(Short text fragments from websites)
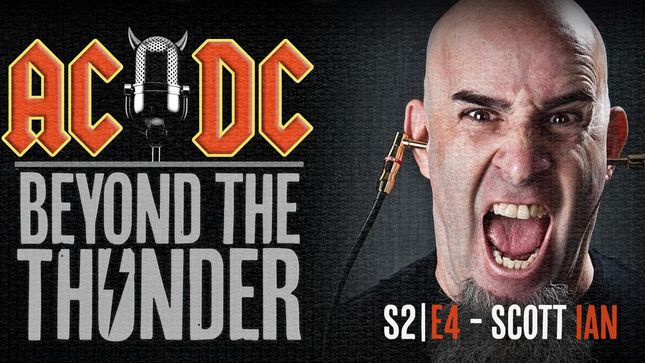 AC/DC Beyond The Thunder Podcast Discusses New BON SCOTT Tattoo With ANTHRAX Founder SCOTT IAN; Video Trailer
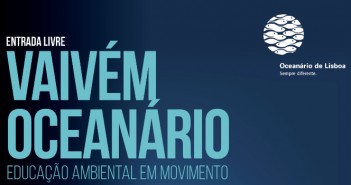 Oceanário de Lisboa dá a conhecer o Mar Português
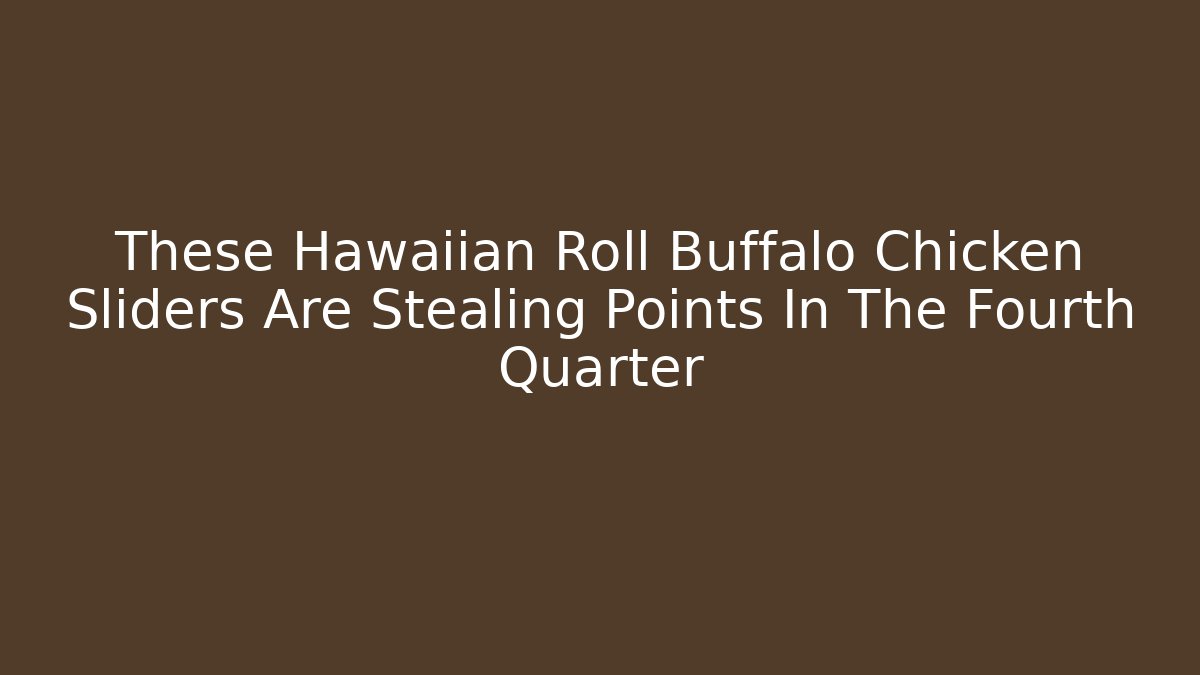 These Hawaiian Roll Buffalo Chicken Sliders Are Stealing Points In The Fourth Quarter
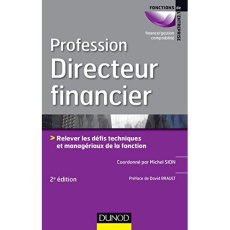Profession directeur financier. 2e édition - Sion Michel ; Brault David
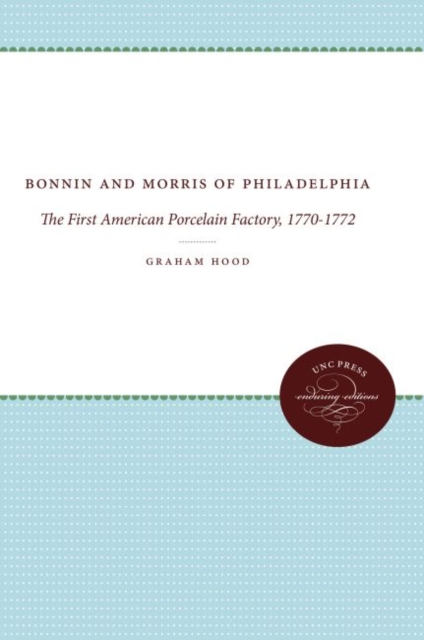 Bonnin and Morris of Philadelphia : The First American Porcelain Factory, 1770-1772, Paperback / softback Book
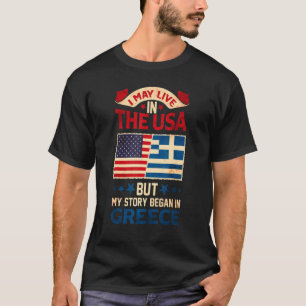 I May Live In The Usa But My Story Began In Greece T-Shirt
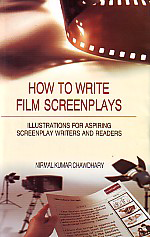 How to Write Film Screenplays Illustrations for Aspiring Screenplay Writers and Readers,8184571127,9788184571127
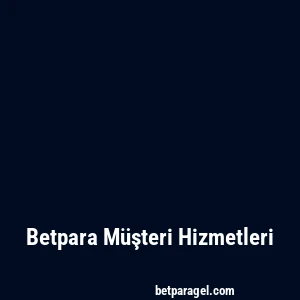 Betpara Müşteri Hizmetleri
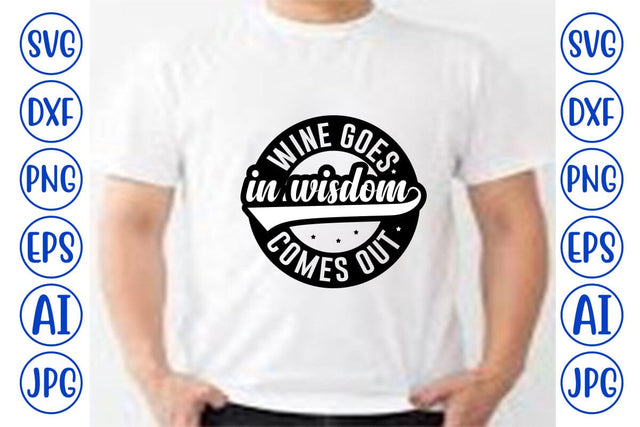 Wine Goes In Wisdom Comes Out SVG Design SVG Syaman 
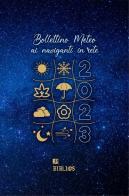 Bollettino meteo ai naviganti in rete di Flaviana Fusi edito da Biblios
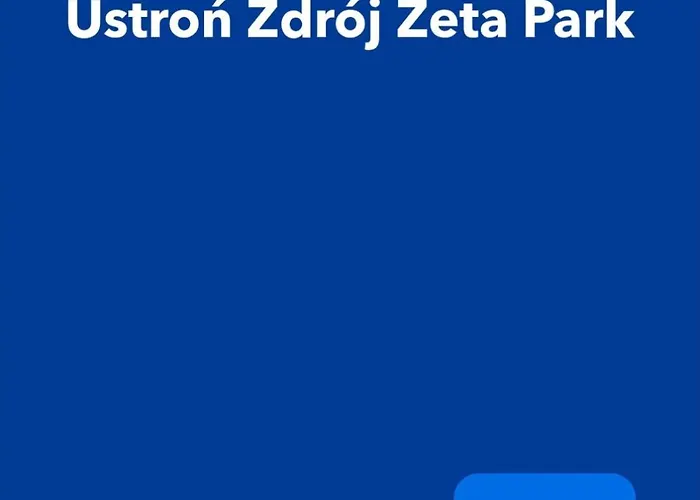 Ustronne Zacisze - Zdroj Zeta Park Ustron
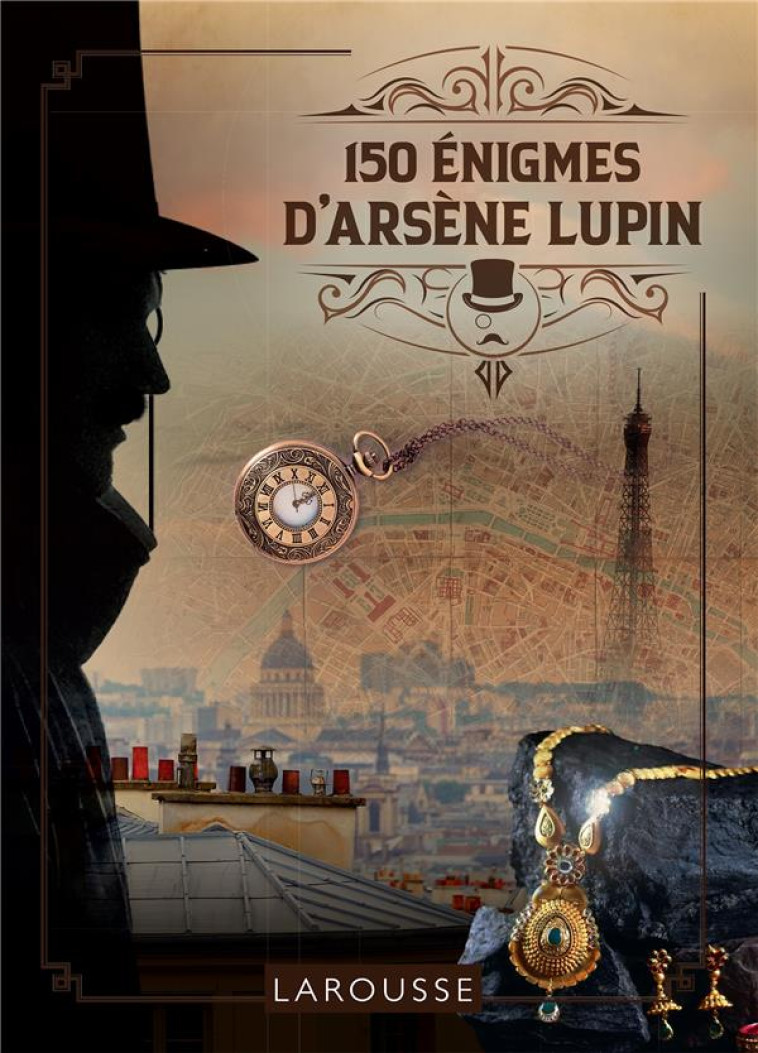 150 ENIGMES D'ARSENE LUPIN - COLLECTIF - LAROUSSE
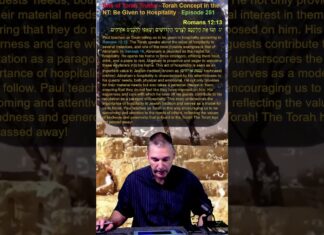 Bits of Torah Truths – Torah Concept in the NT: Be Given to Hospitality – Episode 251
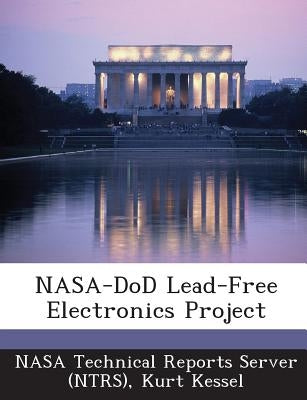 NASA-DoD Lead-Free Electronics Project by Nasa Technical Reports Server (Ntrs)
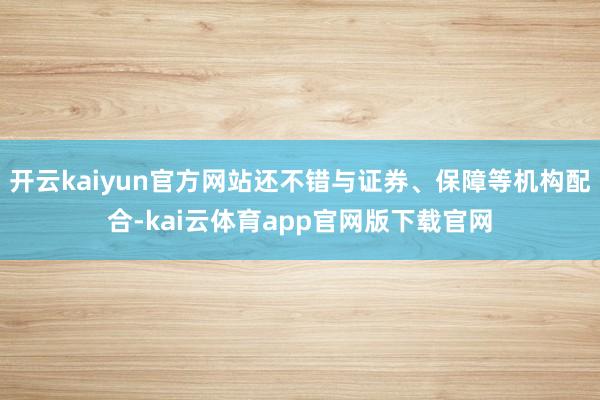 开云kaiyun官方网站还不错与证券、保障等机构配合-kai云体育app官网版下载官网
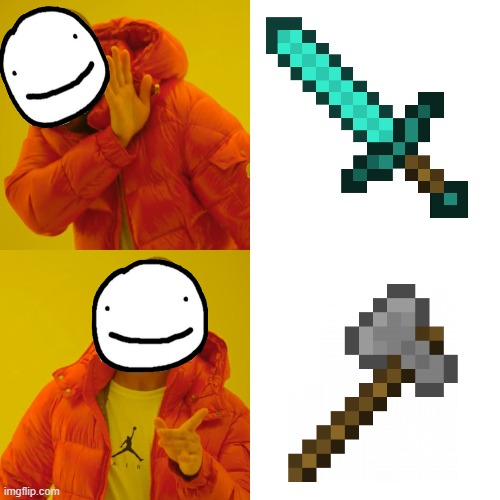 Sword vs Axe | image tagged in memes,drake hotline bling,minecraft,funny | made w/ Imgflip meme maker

# WHAT TO DO
Output only the lines above from the line that holds "Profession directeur financier." through the line that holds "Betpara Müşteri Hizmetleri", both ends included, and exclude pictures.

# WRITTEN REPLY
Profession directeur financier. 2e édition - Sion Michel ; Brault David
 Bonnin and Morris of Philadelphia : The First American Porcelain Factory, 1770-1772, Paperback / softback Book
 I May Live In The Usa But My Story Began In Greece T-Shirt
 How to Write Film Screenplays Illustrations for Aspiring Screenplay Writers and Readers,8184571127,9788184571127
 Betpara Müşteri Hizmetleri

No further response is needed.